GOAL:
Reproduce all of the listing below without alteration.

:: SUPPLIED MATERIAL

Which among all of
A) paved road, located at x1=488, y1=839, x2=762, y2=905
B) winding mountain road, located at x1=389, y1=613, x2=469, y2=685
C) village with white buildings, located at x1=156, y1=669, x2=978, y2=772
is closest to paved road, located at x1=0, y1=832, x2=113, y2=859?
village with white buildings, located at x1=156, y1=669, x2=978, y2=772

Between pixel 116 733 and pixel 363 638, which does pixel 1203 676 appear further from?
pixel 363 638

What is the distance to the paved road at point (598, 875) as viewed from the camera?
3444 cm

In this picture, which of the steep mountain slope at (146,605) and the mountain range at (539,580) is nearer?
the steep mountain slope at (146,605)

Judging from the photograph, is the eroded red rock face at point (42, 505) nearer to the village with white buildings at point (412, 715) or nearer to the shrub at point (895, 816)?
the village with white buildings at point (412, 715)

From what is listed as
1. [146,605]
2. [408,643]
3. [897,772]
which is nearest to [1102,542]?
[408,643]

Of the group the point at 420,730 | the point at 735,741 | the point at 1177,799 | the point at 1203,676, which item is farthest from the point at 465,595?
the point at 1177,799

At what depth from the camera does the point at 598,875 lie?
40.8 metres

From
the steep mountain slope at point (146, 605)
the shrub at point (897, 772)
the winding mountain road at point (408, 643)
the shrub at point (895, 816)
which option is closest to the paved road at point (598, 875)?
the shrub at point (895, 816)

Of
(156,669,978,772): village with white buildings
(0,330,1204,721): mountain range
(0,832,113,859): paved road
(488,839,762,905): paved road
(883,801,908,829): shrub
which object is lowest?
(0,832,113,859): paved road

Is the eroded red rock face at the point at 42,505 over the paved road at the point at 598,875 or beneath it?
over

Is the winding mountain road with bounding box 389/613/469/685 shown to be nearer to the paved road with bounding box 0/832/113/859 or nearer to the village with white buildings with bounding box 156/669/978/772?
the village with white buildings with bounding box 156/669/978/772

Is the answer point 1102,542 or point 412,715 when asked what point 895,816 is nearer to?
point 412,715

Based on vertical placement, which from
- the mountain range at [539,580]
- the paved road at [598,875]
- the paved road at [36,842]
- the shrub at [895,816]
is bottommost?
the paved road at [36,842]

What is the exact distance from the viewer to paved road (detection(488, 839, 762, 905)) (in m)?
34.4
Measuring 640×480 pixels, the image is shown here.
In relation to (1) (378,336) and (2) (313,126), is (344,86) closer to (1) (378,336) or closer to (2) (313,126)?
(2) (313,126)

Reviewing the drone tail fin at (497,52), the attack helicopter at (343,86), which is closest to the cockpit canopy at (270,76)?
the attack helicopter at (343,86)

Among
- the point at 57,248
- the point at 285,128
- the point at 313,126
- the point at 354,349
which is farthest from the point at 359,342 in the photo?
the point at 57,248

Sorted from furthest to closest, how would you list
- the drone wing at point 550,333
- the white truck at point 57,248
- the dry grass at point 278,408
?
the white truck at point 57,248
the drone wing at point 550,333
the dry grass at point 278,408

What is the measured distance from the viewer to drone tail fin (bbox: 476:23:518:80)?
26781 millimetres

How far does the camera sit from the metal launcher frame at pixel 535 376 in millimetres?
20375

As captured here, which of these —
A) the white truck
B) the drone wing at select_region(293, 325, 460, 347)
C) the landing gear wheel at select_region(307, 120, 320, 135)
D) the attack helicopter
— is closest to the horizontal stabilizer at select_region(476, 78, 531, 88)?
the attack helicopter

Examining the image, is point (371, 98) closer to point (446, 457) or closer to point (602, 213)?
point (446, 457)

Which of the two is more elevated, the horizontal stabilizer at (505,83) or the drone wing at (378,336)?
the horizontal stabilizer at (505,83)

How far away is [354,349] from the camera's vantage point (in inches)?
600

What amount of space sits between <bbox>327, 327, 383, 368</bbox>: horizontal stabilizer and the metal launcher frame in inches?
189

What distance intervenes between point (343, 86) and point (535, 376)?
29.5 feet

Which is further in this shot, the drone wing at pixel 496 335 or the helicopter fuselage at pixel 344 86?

::::

PROBLEM SOLUTION:
Which among all of
A) paved road, located at x1=488, y1=839, x2=762, y2=905
B) winding mountain road, located at x1=389, y1=613, x2=469, y2=685
C) village with white buildings, located at x1=156, y1=669, x2=978, y2=772
is closest to paved road, located at x1=0, y1=832, x2=113, y2=859?
village with white buildings, located at x1=156, y1=669, x2=978, y2=772

Between pixel 116 733 and pixel 363 638, which does pixel 1203 676 appear further from?
pixel 363 638

What is the distance to the paved road at point (598, 875) as viewed from the camera?
3444 cm

In this picture, which of the steep mountain slope at (146,605) and the mountain range at (539,580) is nearer?
the steep mountain slope at (146,605)

Judging from the photograph, is the eroded red rock face at point (42, 505) nearer to the village with white buildings at point (412, 715) or nearer to the shrub at point (895, 816)?
the village with white buildings at point (412, 715)

From what is listed as
1. [146,605]
2. [408,643]
3. [897,772]
which is nearest to [1102,542]?
[408,643]

Of the group the point at 420,730 | the point at 735,741 | the point at 1177,799 | the point at 1203,676, which item is farthest from the point at 465,595?
the point at 1177,799

At what depth from the camera does the point at 598,875 lie?
40.8 metres

From
the steep mountain slope at point (146, 605)
the shrub at point (897, 772)
the winding mountain road at point (408, 643)
the shrub at point (895, 816)
which option is closest to the paved road at point (598, 875)?
the shrub at point (895, 816)

Of
(156,669,978,772): village with white buildings
(0,330,1204,721): mountain range
(0,832,113,859): paved road
(488,839,762,905): paved road
(883,801,908,829): shrub
which object is lowest?
(0,832,113,859): paved road

Is the eroded red rock face at the point at 42,505 over the paved road at the point at 598,875 or beneath it?
over

Is the winding mountain road with bounding box 389/613/469/685 shown to be nearer to the paved road with bounding box 0/832/113/859 or nearer to the village with white buildings with bounding box 156/669/978/772?
the village with white buildings with bounding box 156/669/978/772

Is the answer point 1102,542 or point 412,715 when asked what point 895,816 is nearer to?
point 412,715

Based on vertical placement, which from
- the mountain range at [539,580]
- the paved road at [598,875]
- the paved road at [36,842]
- the shrub at [895,816]
is bottommost?
the paved road at [36,842]

What is the exact distance from the viewer to paved road (detection(488, 839, 762, 905)) (in m)?
34.4
Measuring 640×480 pixels, the image is shown here.
In relation to (1) (378,336) and (2) (313,126), is (344,86) closer to (1) (378,336) or closer to (2) (313,126)?
(2) (313,126)

Reviewing the drone tail fin at (497,52), the attack helicopter at (343,86), which is closest to the cockpit canopy at (270,76)?
the attack helicopter at (343,86)

Among
- the point at 57,248
- the point at 285,128
- the point at 313,126
- the point at 354,349
which is farthest from the point at 359,342 in the photo?
the point at 57,248

Sorted from furthest to closest, how would you list
- the drone wing at point 550,333
- the white truck at point 57,248
- the dry grass at point 278,408
?
the white truck at point 57,248
the drone wing at point 550,333
the dry grass at point 278,408

What is the measured distance from the viewer to drone tail fin (bbox: 476:23:518:80)?
26781 millimetres

How far does the camera sit from the metal launcher frame at pixel 535 376 in millimetres?
20375

As captured here, which of these —
A) the white truck
B) the drone wing at select_region(293, 325, 460, 347)
C) the landing gear wheel at select_region(307, 120, 320, 135)
D) the attack helicopter
— is closest to the horizontal stabilizer at select_region(476, 78, 531, 88)?
the attack helicopter

Examining the image, is point (371, 98) closer to point (446, 457) or closer to point (602, 213)?
point (446, 457)

Which of the two is more elevated, the horizontal stabilizer at (505,83) or the drone wing at (378,336)?
the horizontal stabilizer at (505,83)

How far away is [354,349] from the camera's vantage point (in inches)?
600

What amount of space sits between <bbox>327, 327, 383, 368</bbox>: horizontal stabilizer and the metal launcher frame in inches?
189

What distance intervenes between point (343, 86) and point (535, 376)?
29.5 feet

Which is further in this shot, the drone wing at pixel 496 335 or the helicopter fuselage at pixel 344 86?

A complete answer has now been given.